ITEMS.
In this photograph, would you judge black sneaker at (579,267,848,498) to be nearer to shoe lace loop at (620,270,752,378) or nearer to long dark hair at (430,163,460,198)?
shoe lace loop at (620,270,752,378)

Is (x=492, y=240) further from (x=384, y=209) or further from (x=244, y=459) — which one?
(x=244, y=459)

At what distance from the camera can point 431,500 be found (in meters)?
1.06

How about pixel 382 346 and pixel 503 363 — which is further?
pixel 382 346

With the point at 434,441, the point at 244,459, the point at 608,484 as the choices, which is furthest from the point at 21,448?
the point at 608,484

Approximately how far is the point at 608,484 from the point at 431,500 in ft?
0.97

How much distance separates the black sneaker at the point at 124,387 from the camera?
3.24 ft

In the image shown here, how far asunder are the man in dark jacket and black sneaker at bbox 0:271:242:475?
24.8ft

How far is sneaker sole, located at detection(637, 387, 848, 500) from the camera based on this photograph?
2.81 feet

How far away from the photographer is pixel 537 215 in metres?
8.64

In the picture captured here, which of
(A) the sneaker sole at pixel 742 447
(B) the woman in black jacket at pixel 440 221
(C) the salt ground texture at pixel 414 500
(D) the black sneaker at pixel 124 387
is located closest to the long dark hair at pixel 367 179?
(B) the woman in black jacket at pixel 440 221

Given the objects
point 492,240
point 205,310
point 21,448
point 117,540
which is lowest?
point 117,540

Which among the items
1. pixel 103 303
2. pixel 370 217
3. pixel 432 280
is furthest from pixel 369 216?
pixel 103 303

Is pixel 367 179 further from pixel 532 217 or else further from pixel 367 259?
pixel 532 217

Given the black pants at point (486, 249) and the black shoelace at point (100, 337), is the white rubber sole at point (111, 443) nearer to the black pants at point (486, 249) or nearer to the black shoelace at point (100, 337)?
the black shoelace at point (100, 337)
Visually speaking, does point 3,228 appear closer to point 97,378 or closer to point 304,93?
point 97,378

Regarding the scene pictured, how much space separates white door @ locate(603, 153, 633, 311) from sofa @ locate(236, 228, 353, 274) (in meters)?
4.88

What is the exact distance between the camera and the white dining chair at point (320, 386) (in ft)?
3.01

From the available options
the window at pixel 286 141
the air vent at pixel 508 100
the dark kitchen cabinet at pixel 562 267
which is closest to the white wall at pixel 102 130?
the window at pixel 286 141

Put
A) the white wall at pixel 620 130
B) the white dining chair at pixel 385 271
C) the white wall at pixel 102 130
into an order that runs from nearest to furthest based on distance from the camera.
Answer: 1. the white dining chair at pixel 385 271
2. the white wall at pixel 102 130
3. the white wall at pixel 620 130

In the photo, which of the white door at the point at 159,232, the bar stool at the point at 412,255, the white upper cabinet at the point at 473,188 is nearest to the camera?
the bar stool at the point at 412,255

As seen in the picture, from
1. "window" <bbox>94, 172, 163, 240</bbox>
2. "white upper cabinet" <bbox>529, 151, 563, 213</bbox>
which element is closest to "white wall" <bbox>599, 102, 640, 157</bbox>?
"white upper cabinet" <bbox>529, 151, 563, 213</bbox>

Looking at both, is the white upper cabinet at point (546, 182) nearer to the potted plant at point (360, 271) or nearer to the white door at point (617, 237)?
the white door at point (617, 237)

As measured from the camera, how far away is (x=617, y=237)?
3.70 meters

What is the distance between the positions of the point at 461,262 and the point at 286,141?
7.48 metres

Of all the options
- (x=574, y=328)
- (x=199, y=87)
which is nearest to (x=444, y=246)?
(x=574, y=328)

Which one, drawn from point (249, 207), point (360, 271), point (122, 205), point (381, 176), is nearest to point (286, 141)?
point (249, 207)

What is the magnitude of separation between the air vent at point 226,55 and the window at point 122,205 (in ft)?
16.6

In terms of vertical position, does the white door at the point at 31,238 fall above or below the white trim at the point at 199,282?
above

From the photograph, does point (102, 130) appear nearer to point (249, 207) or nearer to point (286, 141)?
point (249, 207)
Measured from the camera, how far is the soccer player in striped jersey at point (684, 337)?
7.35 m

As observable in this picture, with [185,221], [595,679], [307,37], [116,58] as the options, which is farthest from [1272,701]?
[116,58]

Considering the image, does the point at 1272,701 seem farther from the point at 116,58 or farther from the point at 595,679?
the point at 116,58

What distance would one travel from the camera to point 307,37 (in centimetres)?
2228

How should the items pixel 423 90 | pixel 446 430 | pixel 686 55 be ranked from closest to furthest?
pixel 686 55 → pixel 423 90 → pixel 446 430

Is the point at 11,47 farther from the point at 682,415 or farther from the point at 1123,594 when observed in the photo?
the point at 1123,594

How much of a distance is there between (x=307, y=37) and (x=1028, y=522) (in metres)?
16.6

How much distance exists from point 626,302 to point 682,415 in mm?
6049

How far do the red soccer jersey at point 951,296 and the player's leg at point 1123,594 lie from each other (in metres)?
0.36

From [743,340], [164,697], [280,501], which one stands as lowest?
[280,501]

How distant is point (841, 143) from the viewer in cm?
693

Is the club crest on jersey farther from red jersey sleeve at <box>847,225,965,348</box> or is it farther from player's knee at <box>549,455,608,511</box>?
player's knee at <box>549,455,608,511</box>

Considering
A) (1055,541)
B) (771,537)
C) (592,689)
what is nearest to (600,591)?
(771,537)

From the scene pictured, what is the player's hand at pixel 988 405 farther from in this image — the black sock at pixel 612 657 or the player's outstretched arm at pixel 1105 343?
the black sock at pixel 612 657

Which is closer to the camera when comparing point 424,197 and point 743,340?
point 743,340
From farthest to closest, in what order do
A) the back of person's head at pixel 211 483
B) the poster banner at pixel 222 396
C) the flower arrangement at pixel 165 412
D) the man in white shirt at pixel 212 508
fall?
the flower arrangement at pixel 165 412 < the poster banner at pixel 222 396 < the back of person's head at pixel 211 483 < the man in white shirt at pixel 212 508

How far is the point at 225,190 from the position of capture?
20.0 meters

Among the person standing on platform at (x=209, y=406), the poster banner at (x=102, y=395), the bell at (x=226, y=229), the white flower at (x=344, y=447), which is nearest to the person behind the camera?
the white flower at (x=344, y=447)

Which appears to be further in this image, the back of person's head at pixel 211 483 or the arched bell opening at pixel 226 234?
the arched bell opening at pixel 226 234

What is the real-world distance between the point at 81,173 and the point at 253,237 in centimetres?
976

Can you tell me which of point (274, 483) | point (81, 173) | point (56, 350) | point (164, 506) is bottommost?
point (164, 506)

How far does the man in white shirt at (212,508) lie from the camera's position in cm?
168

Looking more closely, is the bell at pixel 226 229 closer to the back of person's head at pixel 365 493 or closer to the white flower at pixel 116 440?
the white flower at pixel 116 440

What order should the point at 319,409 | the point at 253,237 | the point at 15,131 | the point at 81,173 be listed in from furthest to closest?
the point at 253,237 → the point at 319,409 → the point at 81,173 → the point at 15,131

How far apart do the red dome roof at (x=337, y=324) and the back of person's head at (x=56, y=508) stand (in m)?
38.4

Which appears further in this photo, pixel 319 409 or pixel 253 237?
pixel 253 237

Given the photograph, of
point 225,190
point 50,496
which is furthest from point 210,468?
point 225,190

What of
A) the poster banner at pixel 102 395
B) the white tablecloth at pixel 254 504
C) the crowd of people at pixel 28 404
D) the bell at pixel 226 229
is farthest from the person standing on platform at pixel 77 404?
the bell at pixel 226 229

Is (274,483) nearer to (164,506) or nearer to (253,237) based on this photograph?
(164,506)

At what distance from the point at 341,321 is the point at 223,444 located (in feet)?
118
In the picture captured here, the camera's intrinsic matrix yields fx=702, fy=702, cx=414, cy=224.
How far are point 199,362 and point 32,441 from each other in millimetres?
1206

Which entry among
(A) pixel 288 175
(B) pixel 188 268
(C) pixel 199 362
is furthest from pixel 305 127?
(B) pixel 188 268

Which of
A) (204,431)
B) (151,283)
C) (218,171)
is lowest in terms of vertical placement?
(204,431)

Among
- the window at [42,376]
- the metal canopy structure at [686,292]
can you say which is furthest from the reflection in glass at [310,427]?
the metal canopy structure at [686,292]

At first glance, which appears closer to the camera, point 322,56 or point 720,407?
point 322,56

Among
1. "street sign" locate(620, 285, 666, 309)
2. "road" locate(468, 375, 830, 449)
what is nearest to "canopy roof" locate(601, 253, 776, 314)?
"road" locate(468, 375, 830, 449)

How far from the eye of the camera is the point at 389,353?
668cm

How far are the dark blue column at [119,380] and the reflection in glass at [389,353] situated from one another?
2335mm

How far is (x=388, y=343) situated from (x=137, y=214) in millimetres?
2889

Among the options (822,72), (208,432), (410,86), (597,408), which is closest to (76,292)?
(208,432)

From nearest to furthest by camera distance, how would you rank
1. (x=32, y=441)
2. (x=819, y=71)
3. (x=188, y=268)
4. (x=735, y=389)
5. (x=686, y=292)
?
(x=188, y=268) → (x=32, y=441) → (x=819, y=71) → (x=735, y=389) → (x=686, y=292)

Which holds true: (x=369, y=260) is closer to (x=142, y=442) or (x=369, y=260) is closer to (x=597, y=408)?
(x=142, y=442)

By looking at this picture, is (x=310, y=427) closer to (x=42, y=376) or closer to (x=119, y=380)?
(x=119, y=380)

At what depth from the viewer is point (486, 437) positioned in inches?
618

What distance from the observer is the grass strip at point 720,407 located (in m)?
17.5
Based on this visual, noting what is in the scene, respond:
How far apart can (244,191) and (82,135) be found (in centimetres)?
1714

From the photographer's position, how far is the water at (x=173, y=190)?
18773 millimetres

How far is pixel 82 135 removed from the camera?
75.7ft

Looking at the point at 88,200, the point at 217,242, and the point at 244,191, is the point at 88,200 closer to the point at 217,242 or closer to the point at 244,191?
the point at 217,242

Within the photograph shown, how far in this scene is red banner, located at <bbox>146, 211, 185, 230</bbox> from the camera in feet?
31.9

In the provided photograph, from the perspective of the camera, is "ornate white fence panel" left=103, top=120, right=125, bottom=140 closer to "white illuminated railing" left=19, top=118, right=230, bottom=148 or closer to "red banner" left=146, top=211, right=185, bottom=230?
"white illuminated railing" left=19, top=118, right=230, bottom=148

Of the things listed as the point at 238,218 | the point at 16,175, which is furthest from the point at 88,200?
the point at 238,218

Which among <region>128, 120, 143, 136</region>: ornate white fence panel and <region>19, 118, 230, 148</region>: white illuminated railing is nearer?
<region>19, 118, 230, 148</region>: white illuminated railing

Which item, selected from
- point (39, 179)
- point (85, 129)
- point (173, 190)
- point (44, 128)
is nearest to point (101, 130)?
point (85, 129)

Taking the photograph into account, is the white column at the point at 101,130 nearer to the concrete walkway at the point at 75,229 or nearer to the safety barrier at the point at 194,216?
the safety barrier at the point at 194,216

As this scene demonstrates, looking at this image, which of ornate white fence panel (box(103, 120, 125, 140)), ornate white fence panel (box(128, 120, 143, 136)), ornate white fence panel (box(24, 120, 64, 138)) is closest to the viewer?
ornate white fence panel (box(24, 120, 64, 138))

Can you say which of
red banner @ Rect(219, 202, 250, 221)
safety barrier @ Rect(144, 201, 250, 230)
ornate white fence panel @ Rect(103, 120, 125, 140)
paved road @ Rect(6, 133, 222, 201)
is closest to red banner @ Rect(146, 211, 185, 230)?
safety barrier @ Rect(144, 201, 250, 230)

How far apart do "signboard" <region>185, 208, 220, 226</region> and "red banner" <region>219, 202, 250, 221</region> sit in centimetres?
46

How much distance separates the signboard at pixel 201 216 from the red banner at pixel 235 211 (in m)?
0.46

EXERCISE DIRECTIONS. Write out exactly the lines of the entries above that run from the line containing "Of the things" through the last line, including both.

RESULT OF THIS TASK.
Of the things listed as the point at 238,218 | the point at 16,175, which is furthest from the point at 88,200?
the point at 238,218

Which among <region>128, 120, 143, 136</region>: ornate white fence panel and <region>19, 118, 230, 148</region>: white illuminated railing is nearer?
<region>19, 118, 230, 148</region>: white illuminated railing

Which item, selected from
- point (39, 179)
- point (85, 129)
- point (173, 190)
- point (44, 128)
is nearest to point (101, 130)?
point (85, 129)

Taking the photograph into account, is the white column at the point at 101,130 nearer to the concrete walkway at the point at 75,229 or nearer to the safety barrier at the point at 194,216?
the safety barrier at the point at 194,216

As this scene demonstrates, looking at this image, which of ornate white fence panel (box(103, 120, 125, 140)), ornate white fence panel (box(128, 120, 143, 136)), ornate white fence panel (box(24, 120, 64, 138)) is closest to the viewer?
ornate white fence panel (box(24, 120, 64, 138))

Can you say which of
red banner @ Rect(219, 202, 250, 221)
safety barrier @ Rect(144, 201, 250, 230)
ornate white fence panel @ Rect(103, 120, 125, 140)
paved road @ Rect(6, 133, 222, 201)
is closest to red banner @ Rect(146, 211, 185, 230)?
safety barrier @ Rect(144, 201, 250, 230)

How far apart do "signboard" <region>185, 208, 220, 226</region> and "red banner" <region>219, 202, 250, 221</region> sit in centimetres?
46

How much distance separates the signboard at pixel 201 216 from the red banner at pixel 235 211 (in m)?
0.46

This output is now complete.